* _Required actions_
A - In the text about the motions to dismiss, on what date did Plaintiff file his "Petition to Sue as an Indigent Person"?
B - Reproduce word for word the passage of the text about the motions to dismiss that opens with "We note that" and closes with "4 NCAC 10B.0202(a).".

* _Text for analysis_
====================

Defendant filed motions to dismiss Plaintiff's complaint on or after 11 January 2012. Defendant provided three bases for dismissal of Plaintiff's action: (1) that the action was frivolous pursuant to N.C. Gen.Stat. § 1–110(b) and Rule T202(6) of the North Carolina Tort Claims Rules ( 4 NCAC 10B.0103(e)), (2) that Plaintiff failed to state a claim pursuant to Rule 12(b)(6), and (3) that Plaintiff failed to include certification pursuant to Rule 9(j) of the North Carolina Rules of Civil Procedure that an expert had reviewed Plaintiff's claim and was prepared to testify that the medical care Plaintiff received did not comply with the applicable standard of care pursuant to N.C. Gen.Stat. § 90–21.12. N.C. Gen.Stat. 1A–1, 9(j) (2013) (“Any complaint alleging medical malpractice by a health care provider pursuant to G.S. 90–21.11(2)a. in failing to comply with the applicable standard of care under G.S. 90–21.12 shall be dismissed unless: (1) The pleading specifically asserts that the medical care and all medical records pertaining to the alleged negligence that are available to the plaintiff after reasonable inquiry have been reviewed by a person who is reasonably expected to qualify as an expert witness under Rule 702 of the Rules of Evidence and who is willing to testify that the medical care did not comply with the applicable standard of care[.]”).
The copy of the motions included in the record does not bear a file stamp.
We note that Plaintiff filed his “Petition to Sue as an Indigent Person” along with his proposed complaint on 15 November 2011. Defendant served its motion to dismiss pursuant to Rule 9(j) on Plaintiff on 11 January 2012, less than sixty days after Plaintiff petitioned to sue as an indigent. According to the Tort Claims Rules, in medical malpractice cases filed by an inmate where the defendant moves to dismiss, discovery is stayed, and a hearing must be conducted to determine: “(A) whether a claim for medical malpractice has been stated; (B) whether expert testimony is necessary for the plaintiff to prevail; and (C) if expert testimony is deemed necessary, whether the plaintiff will be able to produce such testimony on the applicable standard of care.” 4 NCAC 10B.0202(a).
If defendant's Motion to Dismiss is denied, the case shall proceed as any other tort claims case. Defendant shall produce medical records to plaintiff within 45 days of the Order of the Commission denying defendant's Motion to Dismiss. Plaintiff shall then have 120 days to comply with Rule 9(j) of the North Carolina Rules of Civil Procedure.
4 NCAC 10B.0202(c) (emphasis added). Therefore, Defendant filed its motion to dismiss pursuant to Rule 9(j) prematurely. In addition, it does not appear from the record that any hearing pursuant to 4 NCAC 10B.0202 was conducted. Had such a hearing been conducted, the Commission would have been required to address Defendant's motions to dismiss for failure to state a claim and frivolous action first, and only upon the denial of those motions would the 120 days allowed for Plaintiff to comply with Rule 9(j) have begun.

====================

* _Extracted entries_
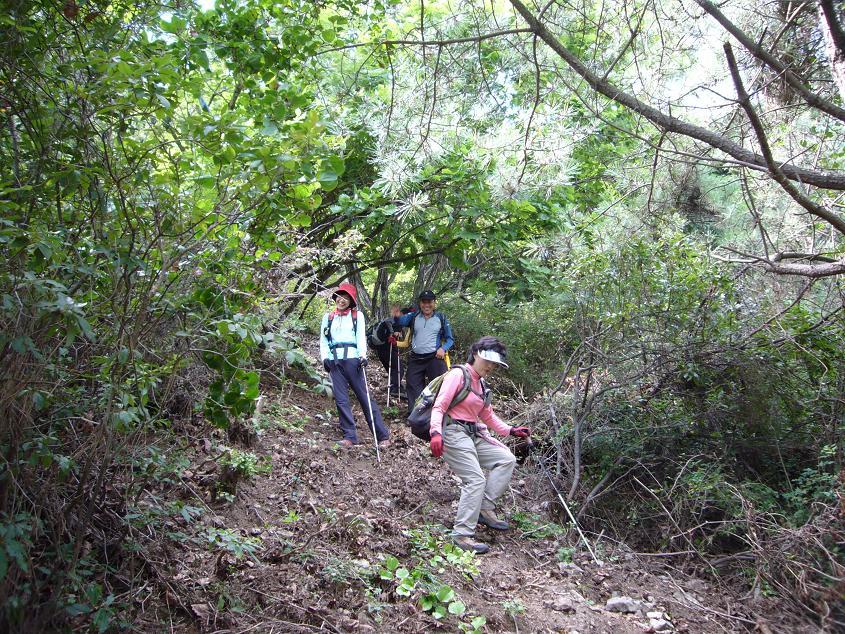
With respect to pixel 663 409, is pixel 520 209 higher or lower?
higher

====================

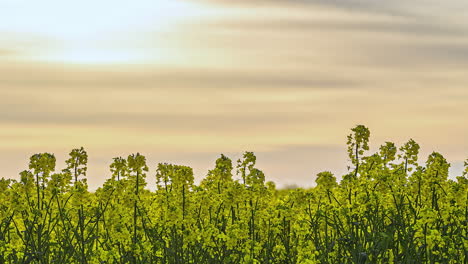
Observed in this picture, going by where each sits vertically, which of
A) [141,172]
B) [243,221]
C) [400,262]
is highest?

====================

* _Responses in order_
A - 15 November 2011

B -
We note that Plaintiff filed his “Petition to Sue as an Indigent Person” along with his proposed complaint on 15 November 2011. Defendant served its motion to dismiss pursuant to Rule 9(j) on Plaintiff on 11 January 2012, less than sixty days after Plaintiff petitioned to sue as an indigent. According to the Tort Claims Rules, in medical malpractice cases filed by an inmate where the defendant moves to dismiss, discovery is stayed, and a hearing must be conducted to determine: “(A) whether a claim for medical malpractice has been stated; (B) whether expert testimony is necessary for the plaintiff to prevail; and (C) if expert testimony is deemed necessary, whether the plaintiff will be able to produce such testimony on the applicable standard of care.” 4 NCAC 10B.0202(a).